Flexible Radio: A Framework for Optimized Multimodal Operation via Dynamic Signal Design
EURASIP Journal on Wireless Communications and Networking 2005:3, 284–297
c 2005 Ioannis Dagres et al.
Flexible Radio: A Framework for Optimized Multimodal
Operation via Dynamic Signal Design
Ioannis Dagres
Institute of Accelerating Systems & Applications (IASA), National Kapodistrian University of Athens (NKUA),
P.O. Box 17214, 10024 Athens, Greece
Email:
Andreas Zalonis
Institute of Accelerating Systems & Applications (IASA), National Kapodistrian University of Athens (NKUA),
P.O. Box 17214, 10024 Athens, Greece
Email:
Nikos Dimitriou
Institute of Accelerating Systems & Applications (IASA), National Kapodistrian University of Athens (NKUA),
P.O. Box 17214, 10024 Athens, Greece
Email:
Konstantinos Nikitopoulos
Institute of Accelerating Systems & Applications (IASA), National Kapodistrian University of Athens (NKUA),
P.O. Box 17214, 10024 Athens, Greece
Email:
Andreas Polydoros
Institute of Accelerating Systems & Applications (IASA), National Kapodistrian University of Athens (NKUA),
P.O. Box 17214, 10024 Athens, Greece
Email:
Received 16 March 2005; Revised 19 April 2005
The increasing need for multimodal terminals that adjust their configuration on the fly in order to meet the required quality of
service (QoS), under various channel/system scenarios, creates the need for flexible architectures that are capable of performing
such actions. The paper focuses on the concept of flexible/reconfigurable radio systems and especially on the elements of flexibility
residing in the PHYsical layer (PHY). It introduces the various ways in which a reconfigurable transceiver can be used to provide
multistandard capabilities, channel adaptivity, and user/service personalization. It describes specific tools developed within two
IST projects aiming at such flexible transceiver architectures. Finally, a specific example of a mode-selection algorithmic architecture is presented which incorporates all the proposed tools and, therefore, illustrates a baseband flexibility mechanism.

■ **DATASET EXTRACT**:
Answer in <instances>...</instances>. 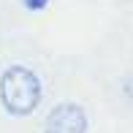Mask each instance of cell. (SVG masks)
I'll use <instances>...</instances> for the list:
<instances>
[{"mask_svg":"<svg viewBox=\"0 0 133 133\" xmlns=\"http://www.w3.org/2000/svg\"><path fill=\"white\" fill-rule=\"evenodd\" d=\"M0 103L14 117H27L41 103V82L25 65H11L0 76Z\"/></svg>","mask_w":133,"mask_h":133,"instance_id":"cell-1","label":"cell"},{"mask_svg":"<svg viewBox=\"0 0 133 133\" xmlns=\"http://www.w3.org/2000/svg\"><path fill=\"white\" fill-rule=\"evenodd\" d=\"M46 133H87V114L79 103H57L46 114Z\"/></svg>","mask_w":133,"mask_h":133,"instance_id":"cell-2","label":"cell"},{"mask_svg":"<svg viewBox=\"0 0 133 133\" xmlns=\"http://www.w3.org/2000/svg\"><path fill=\"white\" fill-rule=\"evenodd\" d=\"M22 3H25V8H30V11H41V8H46L49 0H22Z\"/></svg>","mask_w":133,"mask_h":133,"instance_id":"cell-3","label":"cell"}]
</instances>
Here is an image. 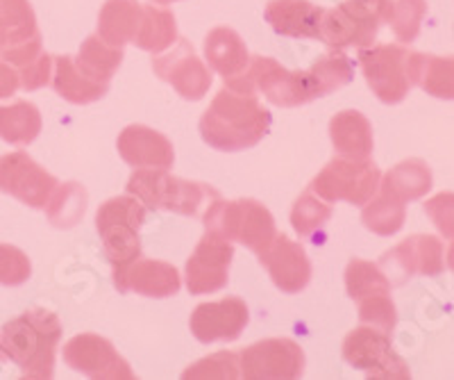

■ **THE EXERCISE**:
Set down the passage of the flexible radio text word for word, beginning at "Flexible Radio: A Framework for Optimized Multimodal Operation" and stopping after "Dagres et al.". Work only from the flexible radio text and leave the material aside.

■ **ANSWER TO THIS PROBLEM**:
Flexible Radio: A Framework for Optimized Multimodal Operation via Dynamic Signal Design
EURASIP Journal on Wireless Communications and Networking 2005:3, 284–297
c 2005 Ioannis Dagres et al.